2007- Fitresini vermek başka birine farz olan kimse, kendi fitresini verse bile, bu fitre, onu vermekle yükümlü olan kişinin üzerinden düşmez.
2008- Kocası tarafından nafakası karşılanmayan bir kadın, eğer bir başkasının ekmeğini yiyenlerden sayılırsa, fitresi onun üzerine farzdır. Ancak başkasının ekmeğini yiyenlerden sayılmazsa, fakir olmadığı takdirde fitresini ken-disi vermelidir.
2009- Seyit olmayan kimse, seyit olan birisine fitre veremez. Hatta fitresini vermekle yükümlü olduğu seyidin fitresini de başka bir seyide veremez.

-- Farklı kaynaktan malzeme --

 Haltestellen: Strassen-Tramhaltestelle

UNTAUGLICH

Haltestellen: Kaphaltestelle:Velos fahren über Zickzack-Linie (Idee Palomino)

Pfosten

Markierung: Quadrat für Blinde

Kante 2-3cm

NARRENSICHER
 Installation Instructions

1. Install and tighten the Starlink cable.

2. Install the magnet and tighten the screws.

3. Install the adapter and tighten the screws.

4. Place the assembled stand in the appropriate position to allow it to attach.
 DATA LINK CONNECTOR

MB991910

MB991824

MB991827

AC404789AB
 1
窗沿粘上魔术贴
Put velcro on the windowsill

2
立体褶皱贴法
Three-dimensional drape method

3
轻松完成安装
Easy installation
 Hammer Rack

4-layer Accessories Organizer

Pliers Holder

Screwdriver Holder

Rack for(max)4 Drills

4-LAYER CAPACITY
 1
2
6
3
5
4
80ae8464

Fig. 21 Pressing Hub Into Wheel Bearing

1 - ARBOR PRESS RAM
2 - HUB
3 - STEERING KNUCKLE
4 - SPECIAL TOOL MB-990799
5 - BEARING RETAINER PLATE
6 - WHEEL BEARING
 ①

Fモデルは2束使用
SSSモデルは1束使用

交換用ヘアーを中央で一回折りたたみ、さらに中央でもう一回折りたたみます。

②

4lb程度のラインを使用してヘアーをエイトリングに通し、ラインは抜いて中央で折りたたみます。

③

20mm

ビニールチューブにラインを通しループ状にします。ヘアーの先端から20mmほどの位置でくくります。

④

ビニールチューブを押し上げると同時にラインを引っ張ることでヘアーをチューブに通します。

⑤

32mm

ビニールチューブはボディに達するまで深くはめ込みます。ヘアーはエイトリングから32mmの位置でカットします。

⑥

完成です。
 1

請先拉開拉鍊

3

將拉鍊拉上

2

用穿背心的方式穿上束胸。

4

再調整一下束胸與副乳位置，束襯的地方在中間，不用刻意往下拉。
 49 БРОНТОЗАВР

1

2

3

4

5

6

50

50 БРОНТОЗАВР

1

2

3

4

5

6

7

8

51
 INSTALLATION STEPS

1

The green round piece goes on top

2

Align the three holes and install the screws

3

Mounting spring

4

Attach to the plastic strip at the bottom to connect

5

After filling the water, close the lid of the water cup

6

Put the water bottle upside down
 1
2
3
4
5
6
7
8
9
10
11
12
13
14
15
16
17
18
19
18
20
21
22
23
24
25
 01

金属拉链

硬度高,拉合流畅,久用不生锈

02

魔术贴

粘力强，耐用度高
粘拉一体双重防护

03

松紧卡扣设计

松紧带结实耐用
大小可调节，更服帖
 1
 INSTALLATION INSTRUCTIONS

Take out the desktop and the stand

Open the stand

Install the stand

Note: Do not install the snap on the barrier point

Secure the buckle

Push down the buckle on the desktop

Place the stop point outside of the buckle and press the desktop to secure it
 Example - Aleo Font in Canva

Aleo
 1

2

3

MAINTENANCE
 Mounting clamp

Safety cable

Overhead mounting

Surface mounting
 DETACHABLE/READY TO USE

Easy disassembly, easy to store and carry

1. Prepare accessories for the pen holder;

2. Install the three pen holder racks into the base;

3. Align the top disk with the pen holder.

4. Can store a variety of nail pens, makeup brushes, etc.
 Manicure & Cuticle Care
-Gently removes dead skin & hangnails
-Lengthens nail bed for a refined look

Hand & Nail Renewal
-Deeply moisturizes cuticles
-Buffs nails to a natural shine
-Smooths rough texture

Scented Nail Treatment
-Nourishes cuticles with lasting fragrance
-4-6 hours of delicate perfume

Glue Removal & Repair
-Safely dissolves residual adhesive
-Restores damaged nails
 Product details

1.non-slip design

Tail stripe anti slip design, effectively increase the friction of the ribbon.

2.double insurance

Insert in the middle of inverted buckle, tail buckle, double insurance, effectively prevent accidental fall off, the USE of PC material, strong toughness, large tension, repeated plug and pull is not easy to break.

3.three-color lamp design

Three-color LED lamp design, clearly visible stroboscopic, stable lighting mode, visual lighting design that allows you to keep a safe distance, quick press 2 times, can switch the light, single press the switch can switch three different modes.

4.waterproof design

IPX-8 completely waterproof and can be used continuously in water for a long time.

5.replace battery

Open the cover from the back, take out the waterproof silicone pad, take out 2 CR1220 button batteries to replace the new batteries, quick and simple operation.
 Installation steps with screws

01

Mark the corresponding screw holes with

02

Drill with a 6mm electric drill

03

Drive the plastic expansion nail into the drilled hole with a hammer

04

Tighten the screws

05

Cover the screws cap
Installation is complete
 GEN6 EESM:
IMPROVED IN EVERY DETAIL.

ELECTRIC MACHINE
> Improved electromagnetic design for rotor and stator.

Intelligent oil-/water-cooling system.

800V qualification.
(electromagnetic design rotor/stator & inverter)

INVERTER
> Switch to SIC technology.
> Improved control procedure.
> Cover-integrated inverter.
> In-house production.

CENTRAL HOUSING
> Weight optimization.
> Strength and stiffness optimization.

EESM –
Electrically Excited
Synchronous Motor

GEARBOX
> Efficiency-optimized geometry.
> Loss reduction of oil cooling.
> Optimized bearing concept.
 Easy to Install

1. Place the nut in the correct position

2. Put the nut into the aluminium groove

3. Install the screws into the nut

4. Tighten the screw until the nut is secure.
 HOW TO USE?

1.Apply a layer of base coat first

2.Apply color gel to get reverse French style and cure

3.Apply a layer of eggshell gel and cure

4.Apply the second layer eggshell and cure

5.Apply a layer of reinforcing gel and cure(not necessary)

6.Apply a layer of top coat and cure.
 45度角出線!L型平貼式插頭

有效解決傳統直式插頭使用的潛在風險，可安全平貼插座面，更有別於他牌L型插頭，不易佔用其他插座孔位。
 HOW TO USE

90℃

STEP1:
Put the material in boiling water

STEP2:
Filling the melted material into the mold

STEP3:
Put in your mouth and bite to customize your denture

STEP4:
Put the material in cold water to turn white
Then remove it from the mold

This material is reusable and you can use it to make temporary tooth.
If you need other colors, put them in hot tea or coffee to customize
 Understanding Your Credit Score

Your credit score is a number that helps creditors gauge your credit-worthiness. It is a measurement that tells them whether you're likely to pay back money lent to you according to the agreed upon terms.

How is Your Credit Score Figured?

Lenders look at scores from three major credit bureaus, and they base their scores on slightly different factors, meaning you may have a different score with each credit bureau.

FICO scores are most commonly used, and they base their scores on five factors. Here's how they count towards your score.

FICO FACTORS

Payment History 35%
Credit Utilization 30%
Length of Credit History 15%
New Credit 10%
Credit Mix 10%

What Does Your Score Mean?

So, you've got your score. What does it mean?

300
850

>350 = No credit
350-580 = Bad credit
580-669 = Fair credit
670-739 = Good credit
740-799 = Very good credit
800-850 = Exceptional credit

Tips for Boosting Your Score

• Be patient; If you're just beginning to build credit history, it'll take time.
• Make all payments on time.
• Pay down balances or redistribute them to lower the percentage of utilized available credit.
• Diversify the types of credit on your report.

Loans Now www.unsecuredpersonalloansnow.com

2010- Anne ya da sütanneden süt emen çocuğun fitresi, anne veya sütannenin ihtiyaçlarını karşılayan kimseye farzdır. Ancak anne veya sütanne, kendi ihtiyaçlarını çocuğun malından karşılıyorlarsa, çocuğun fitresi kimsenin üzerine farz olmaz.
2011- Bir kimse, ailesinin ihtiyaçlarını haram maldan karşılasa bile, onların fitrelerini helâl maldan vermelidir.
2012- İnsan, bir kimseyi ecîr tutar ve anlaşmada onun masraflarını karşılamayı şart koşarsa, eğer şartına amel eder ve ecîr onun ekmeğini yiyenlerden sayılırsa, fitresini de vermesi gerekir. Ancak yalnız onun ihtiyaçlarına yetecek miktarda belirli bir ücret vermeyi şart koşar ve örneğin, ihtiyaçlarını karşılaması için bir miktar para verirse, ecîr olan kimsenin fitresini vermek onun üzerine farz olmaz.
2013- Bayram gecesi güneş battıktan sonra ölen kimsenin kendisinin ve ailesinin fitresi, miras olarak bıraktığı maldan verilmelidir. Fakat bir kimse güneş batmadan önce ölürse, onun ve ailesinin fitresini terekeden vermek farz değildir.